Da Hubble, padre e Ulisse, a James Webb

Siamo tutti figli delle stelle, ma è il telescopio Hubble che poi ha fatto da papà. Senza il telescopio Hubble non avremmo mai calcolato con grande precisione l’età dell’Universo, la distanza delle galassie, la velocità di espansione; Hubble è stato l’Ulisse che ha oltrepassato le colonne d’Ercole dell’astronomia: ha fotografato stelle giganti, oggetti complessi e sconosciuti, ammassi stellari; ha osservato l’esplosione di una supernova, ha identificato la presenza di buchi neri all’interno delle galassie, ha portato l’universo nelle case e nei libri di scuola facendoci viaggiare nel tempo.

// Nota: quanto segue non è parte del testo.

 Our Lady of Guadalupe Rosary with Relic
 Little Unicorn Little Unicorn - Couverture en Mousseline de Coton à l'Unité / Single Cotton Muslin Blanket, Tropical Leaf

Ma allora, visto che sarà 100 volte più potente e sei volte più grande del telescopio Hubble, cosa dobbiamo aspettarci dal nuovissimo James Webb Telescope (JWT)? In orbita a 1,5 milioni di km, 5 volte più distante della luna, progettato e rimodificato, il progetto JWT ha impegnato più di 3.000 persone per quasi 25 anni: spesso cambiando in corsa perché l’evoluzione scientifica si muove a una velocità incredibile. Su tutti pensate agli esopianeti, diventati quasi un’ossessione per la comunità scientifica. Il JWT avrà in dotazione strumenti e tecnologia di ultimissima generazione in grado di analizzare le atmosfere degli esopianeti con lo scopo di identificare eventuali molecole come l’acqua, il metano o la CO2: primo indizio sulle condizioni e abitabilità. Si stima che nella nostra galassia ci siano almeno 300 milioni di pianeti potenzialmente abitabili! E poi non sarà un telescopio dalla tipica forma a rotolo di carta Scottex. Tutt’altro

Vedremo quando l’Universo gattonava

Sembrerà piuttosto un fantastico fiore con petali di Berillio placcati d’oro di oltre sei metri di diametro, il più grande specchio primario che sia mai stato costruito: composto da 18 parti esagonali sarà esposto al freddo cosmico e dovrà essere tenuto a una temperatura di -230°C! Trovandosi non troppo distante dal sole e dalla terra, sarà opportuno schermarlo da fonti di calore. A questo serviranno 5 “teli” sovrapposti che faranno da paravento: grandi come un campo da tennis si dovranno dispiegare in automatico come le vele di una nave. Non solo: anche i petali di berillio si dovranno allineare molto lentamente; operazione che richiederà mesi prima del funzionamento completo. Nel razzo Ariane 5 non c’è modo di farci stare il telescopio ed è per questo che è stato impacchettato meglio di un qualsiasi mobile Ikea: una volta raggiunta l’orbita si aprirà come se fosse un origami. Va detto però che alla Nasa dicono di essersi esercitati aprendo e chiudendo il bugiardino di un farmaco. Anche perché questo telescopio non è stato progettato per essere riparato in un secondo momento: tutto deve andare come previsto!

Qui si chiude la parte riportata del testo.